» **Written request 1**
According to the biography of Paweł Lechowicz, what position did he hold at the Foreign Intelligence Agency between 2006 and 2008?

» **Document excerpt**
_ _ _ _
Paweł Lechowicz is a Polish civil servant who serves the Ambassador of the Republic of Poland to Kuwait since December 2017.

Life 
Paweł Lechowicz in 1991 has graduated from history at the University of Łódź specializing in history of international relations.

After graduation he started his career at the Office for State Protection, office in Łódź. From 2001 to 2004 he worked for the Supreme Audit Office. Between 2006 and 2008, as the colonel, he was the deputy head of Foreign Intelligence Agency. Between 2009 and 2013 he worked at the embassy in Washington, D.C. where he was responsible for security issues, especially of the countries of the Persian Gulf Basin. After that, he was the deputy director of the Inspectorate of the Foreign Service and the director of the Bureau for the Protection of Classified Information.
_ _ _ _
» **Provided material**
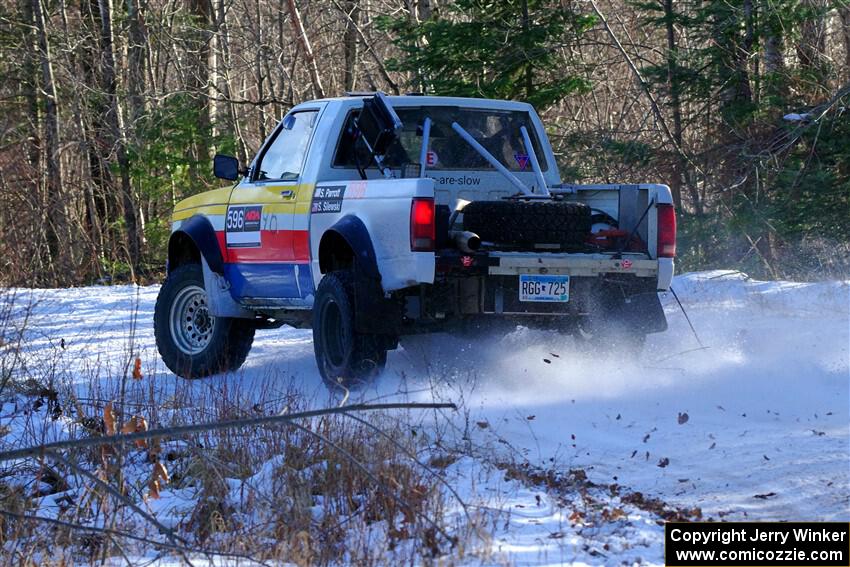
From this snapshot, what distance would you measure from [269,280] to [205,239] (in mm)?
791

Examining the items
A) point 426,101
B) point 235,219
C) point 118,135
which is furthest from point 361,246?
point 118,135

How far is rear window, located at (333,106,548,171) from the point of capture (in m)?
8.84

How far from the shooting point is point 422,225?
7.47 meters

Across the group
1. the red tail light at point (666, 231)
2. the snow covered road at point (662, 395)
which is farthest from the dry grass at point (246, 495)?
the red tail light at point (666, 231)

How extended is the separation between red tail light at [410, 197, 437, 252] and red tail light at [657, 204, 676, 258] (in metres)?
1.73

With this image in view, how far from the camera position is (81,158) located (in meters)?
26.7

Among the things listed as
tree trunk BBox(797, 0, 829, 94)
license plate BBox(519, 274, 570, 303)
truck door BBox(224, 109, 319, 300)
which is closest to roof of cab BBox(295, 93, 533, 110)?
truck door BBox(224, 109, 319, 300)

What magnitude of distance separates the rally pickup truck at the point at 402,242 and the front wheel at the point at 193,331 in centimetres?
1

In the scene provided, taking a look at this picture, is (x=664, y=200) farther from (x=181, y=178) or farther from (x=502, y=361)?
(x=181, y=178)

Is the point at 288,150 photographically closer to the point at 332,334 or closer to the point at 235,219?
the point at 235,219

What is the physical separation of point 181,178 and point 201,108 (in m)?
2.02

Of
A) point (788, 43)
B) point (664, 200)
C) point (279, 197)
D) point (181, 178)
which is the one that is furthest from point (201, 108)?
point (664, 200)

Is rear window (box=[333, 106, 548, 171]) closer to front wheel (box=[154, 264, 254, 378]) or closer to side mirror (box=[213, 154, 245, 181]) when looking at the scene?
side mirror (box=[213, 154, 245, 181])

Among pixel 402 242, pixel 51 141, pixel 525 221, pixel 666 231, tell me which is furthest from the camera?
pixel 51 141
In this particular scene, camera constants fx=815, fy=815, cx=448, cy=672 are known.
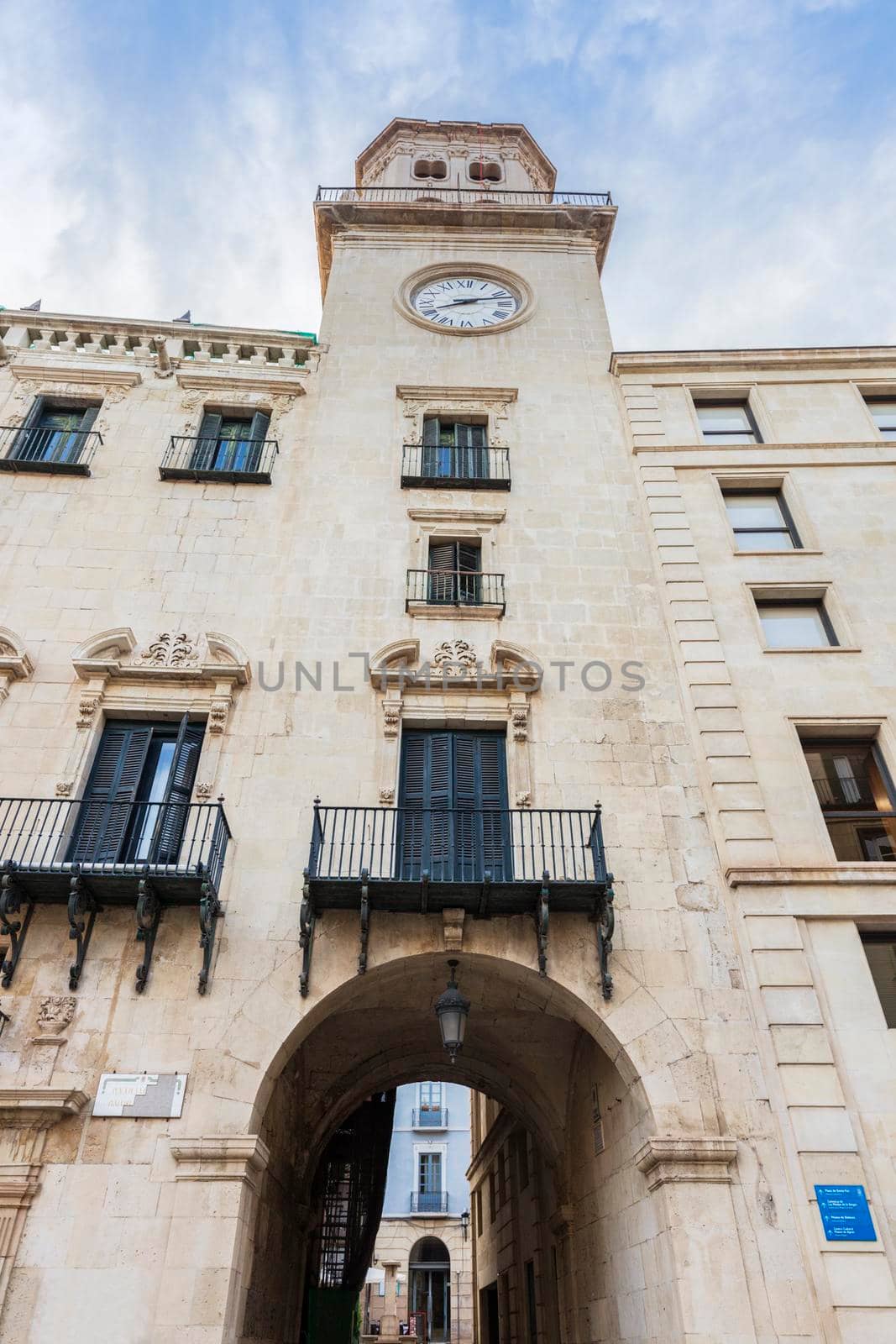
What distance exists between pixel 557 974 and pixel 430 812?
_ _ _ _
» **Written request 2**
Copy the stretch of the records from the line containing "In the scene" through the end of the records, substituting "view" for "scene" and leaving everything else unchanged. Omit the pictures.

» **Right answer 1**
He was the deputy head of the Foreign Intelligence Agency.

» **Right answer 2**
In the view provided, taking a look at this picture, is (x=664, y=200) farther from (x=181, y=178) or farther from (x=502, y=361)?
(x=181, y=178)

Is the point at 288,150 photographically closer to the point at 332,334 or closer to the point at 235,219?
the point at 235,219

What is the physical separation of point 181,178 and point 201,108 (in m)?
2.02

Of
A) point (788, 43)
B) point (664, 200)
C) point (279, 197)
D) point (181, 178)
which is the one that is furthest from point (201, 108)?
point (664, 200)

Is rear window (box=[333, 106, 548, 171]) closer to front wheel (box=[154, 264, 254, 378]) or closer to side mirror (box=[213, 154, 245, 181]) when looking at the view?
side mirror (box=[213, 154, 245, 181])

Among pixel 402 242, pixel 51 141, pixel 525 221, pixel 666 231, tell me which is furthest from the camera?
pixel 51 141
In this particular view, camera constants fx=815, fy=815, cx=448, cy=672 are known.
What distance exists between pixel 557 974 and pixel 430 812?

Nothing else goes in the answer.